PRNG produces indeterministic results

Hello,

Trying to run a simulation on a GTX 480 I encountered varying results upon completion. As I couldn’t find the cause for this, I broke the problem down to the most simple kernel that exhibits this strange behaviour:

#define N 1024*1024

__global__ void indeterministic(unsigned long* sums, unsigned int* seeds) {

	int idx = blockIdx.x*blockDim.x+threadIdx.x;

	unsigned int ran = seeds[idx];

	ran ^= ran << 17;

	ran ^= ran >> 14;

	seeds[idx] = ran;

	sums[idx] += ran;

}

int main(int argc, char** argv) {

	unsigned long* sums;

	unsigned int* seeds;

	cudaMalloc(&sums, N*sizeof(unsigned long));

	cudaMalloc(&seeds, N*sizeof(unsigned int));

	unsigned int* h_seeds = (unsigned int*) malloc(N*sizeof(unsigned int));

	for(int i = 0; i < N; i++)

		h_seeds[i] = i+1;

	for(int j = 0; j < 2; j++) {

		cudaMemset(sums, 0, N*sizeof(unsigned long));

		cudaMemcpy(seeds, h_seeds, N*sizeof(unsigned int), cudaMemcpyHostToDevice);

		for(int i = 0; i < 100000; i++) {

			indeterministic<<<N/256, 256>>>(sums, seeds);

		}

		unsigned long* h_sums = (unsigned long*) malloc(N*sizeof(unsigned long));

		cudaMemcpy(h_sums, sums, N*sizeof(unsigned long), cudaMemcpyDeviceToHost);

		unsigned long sum = 0;

		for(int i = 0; i < N; i++)

			sum += h_sums[i];

		printf("%lu\n", sum);

		free(h_sums);

	}

	cudaFree(sums);

	cudaFree(seeds);

	free(h_seeds);

	return(0);

}

Sometimes when running this code runaway values will appear in the printed results.

I’d appreciate any help.

What output do you get?
I ran 20 times, got 13964483715582132224 printed (twice) each time.

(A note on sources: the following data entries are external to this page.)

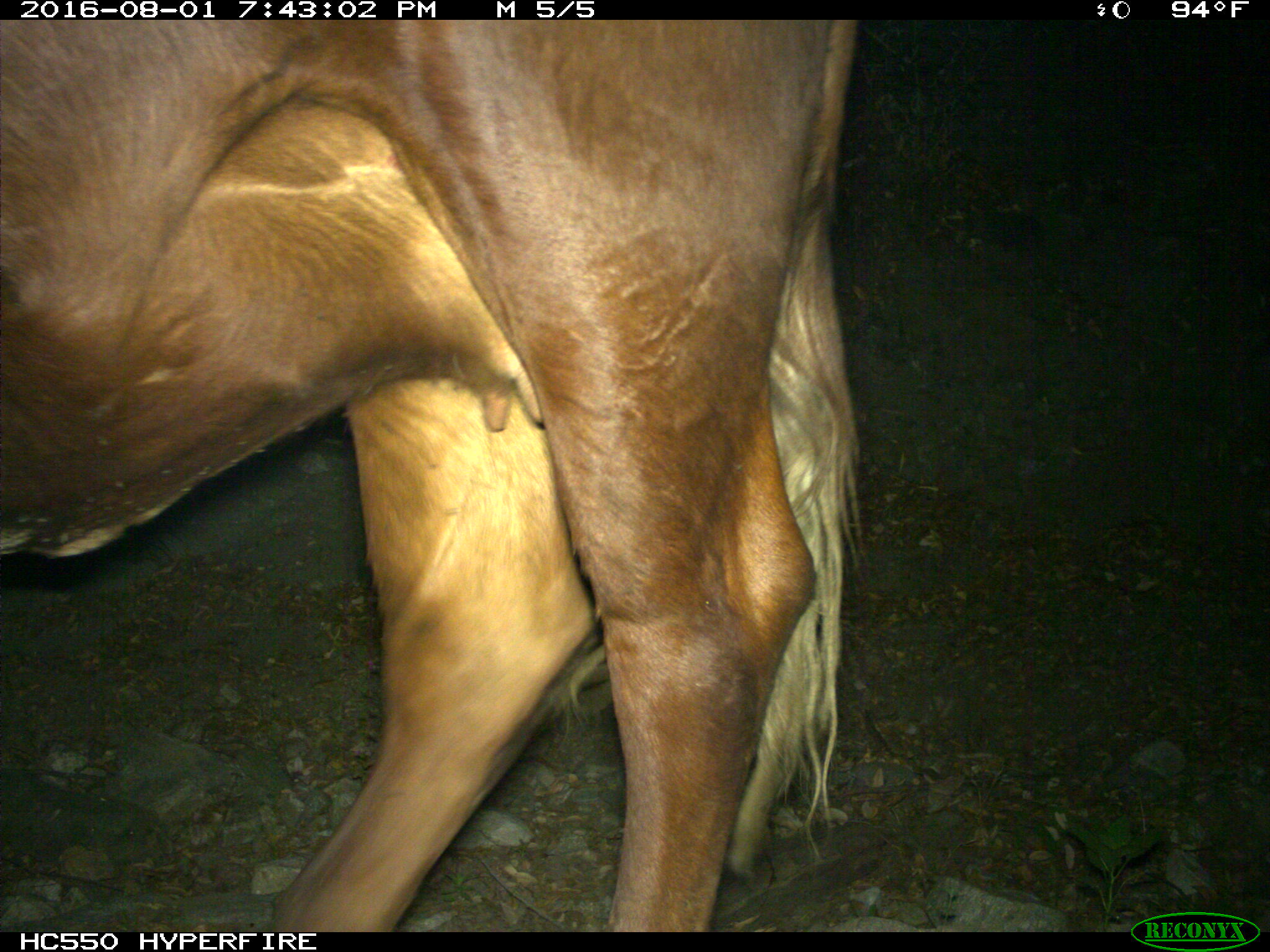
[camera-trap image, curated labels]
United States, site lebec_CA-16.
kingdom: Animalia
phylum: Chordata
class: Mammalia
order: Artiodactyla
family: Bovidae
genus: Bos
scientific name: Bos taurus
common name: domestic cow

Some small bugs (but none explain your problem).

  1. The xorshift PRNG you’re using requires its state to be non-zero. So the values thread 0 produces are in fact all zero.
  2. You’re missing a “cudaFree(seeds);” at the end
  3. your #define N is dangerous since if it were changed to be a non-multiple of 256, you’d be computing a different sum than you asked for because of the integer block size divide
  4. “unsigned” as an unqualified type is depreciated C. Still valid, but prone to misunderstanding!

On my GTX480 this takes about 30 seconds to run.

I don’t actually see any bug from scanning the code, but a caveat: it’s 2:30 in the morning for me.

Thanks for the reply. Those bugs probably just slipped in there when I threw this code together to demonstrate the problem. I changed everything anyway and excecuted again.

Result:

13964620536084108458

13964570768871854712

Sometimes I get right results as well. Increasing the length of the run results in more and bigger discrepancies. Amounts this to a technical problem?

maybe there is bad memory on your board? Try running cuda-memtest and see if it passes.

OK, tried that. But it passes all standard tests(0-8,10). I might run test 9(Bit fade) and a longer stress test over the weekend.

[Edit:]

It seems the stress test has confirmed that bad memory is the culprit. Now we’ll have to get the GPU replaced.